After that incident, "we said, 'We need to change the culture,'" said Whitt Smith, who participated in the first Lincoln City workshops in 1996.

Community School teacher Shannon Perry has been researching violence, war and genocide with her students along with causes and preventative measures for these problems.

"I'm excited to see what they walk away with and what they gain," Perry said. "I think at this age they feel pretty much misunderstood by everyone, so I hope at least they come away with a tool to communicate their own needs."

Whitt Smith kicked off the day with a trust-building exercise, blindfolding half the students and pairing them up with other students to guide them around the Forest Grove United Church of Christ, where the retreat was held. Some students were giggling during the exercise; others were more calm and serious, comforting their blinded partners.

The students also broke off into small groups and discussed a handful of things they had in common that weren't visible. The students' conclusions were varied: "We're all in eighth grade." "We've all been in the same school since kindergarten." "We're all silly."

These activities help build community and trust, said Whitt Smith, who asked the students why that was important.

"You'll work better with people you trust," said one student.

"You're more likely to value someone's opinion and believe it," said another.

"If you don't have trust you don't really have friends because they don't know anything about you," one boy offered.

"All people have the same basic needs," Whitt Smith told the students during the conflict resolution portion of the day that followed. "We all want to be heard."

Students shared an emotion they were feeling, along with printed cards that revealed what someone might need to soothe that emotion.

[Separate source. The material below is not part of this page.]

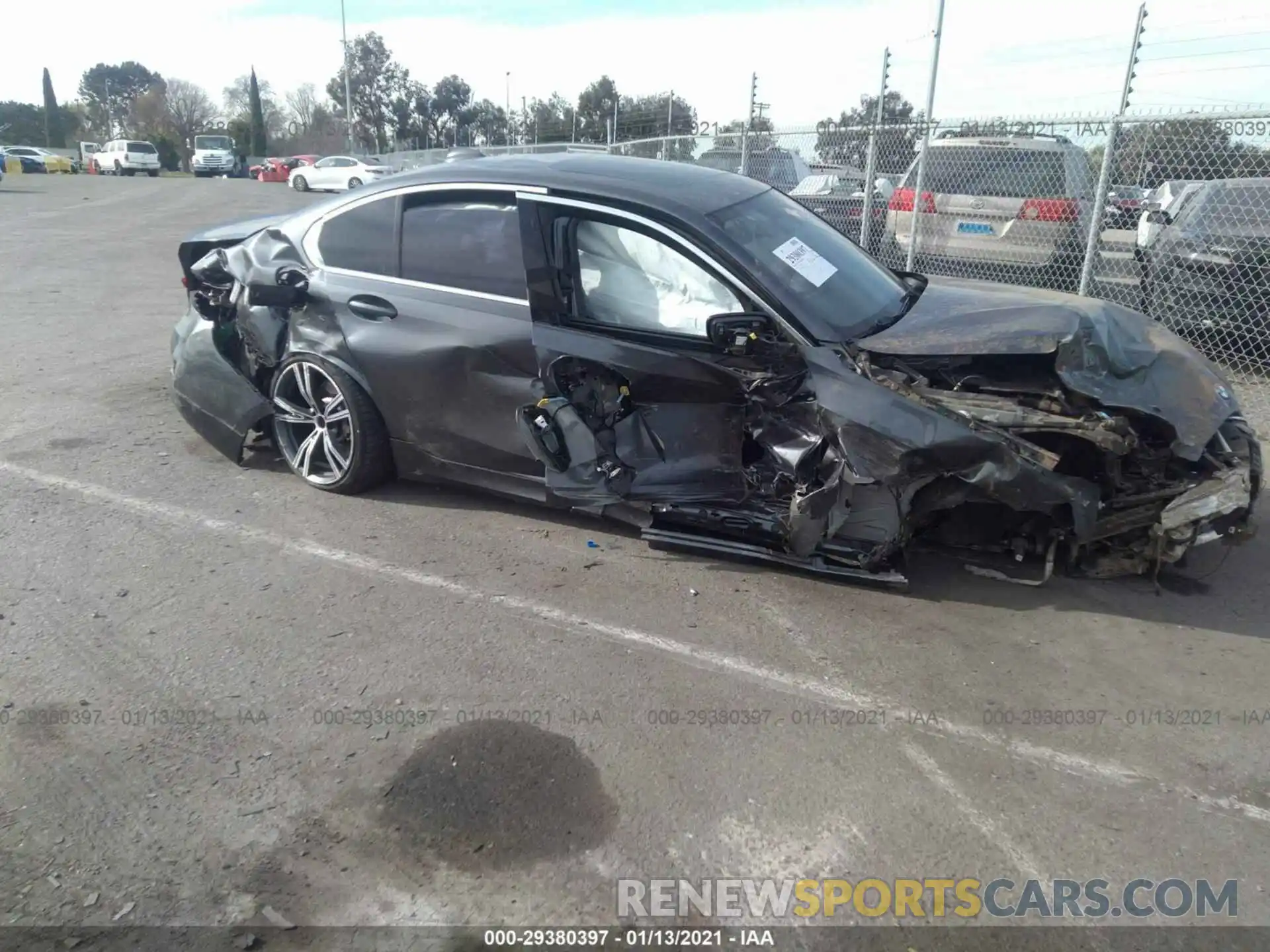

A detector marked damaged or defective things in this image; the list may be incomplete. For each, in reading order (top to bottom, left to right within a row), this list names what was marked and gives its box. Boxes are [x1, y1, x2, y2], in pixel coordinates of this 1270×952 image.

For example, when one student shared she was frustrated, her peers responded that she needed support and appreciation. When a boy talked about the difficulties he had with his sister, his group mates told him he needed independence and love.

"How did it feel when someone guessed a need you had?" Whitt Smith asked.

"It felt nice," a few students responded.

Next time they had an argument with someone, Whitt Smith asked the students to think of two things before reacting: What their own need is and what the other person's need might be.

Many students indicated they enjoyed the exercise. Others said they felt frustrated that some of their peers didn't take it seriously.

"It's an awkward age and sometimes it's hard to take things seriously," Perry said. "But they were willing to share that they didn't feel they were being heard, and those peers heard that."

Forest Grove Noon and Daybreak Rotary clubs are planning to collaborate to financially support Peace Villages summer camps and school programs, said Susan Winterbourne, Rotary International District 5100 chief grant chairwoman, to help along the service club's mission of promoting peace.

Whitt Smith said they hope to hold Peace Village summer camps in Forest Grove this year.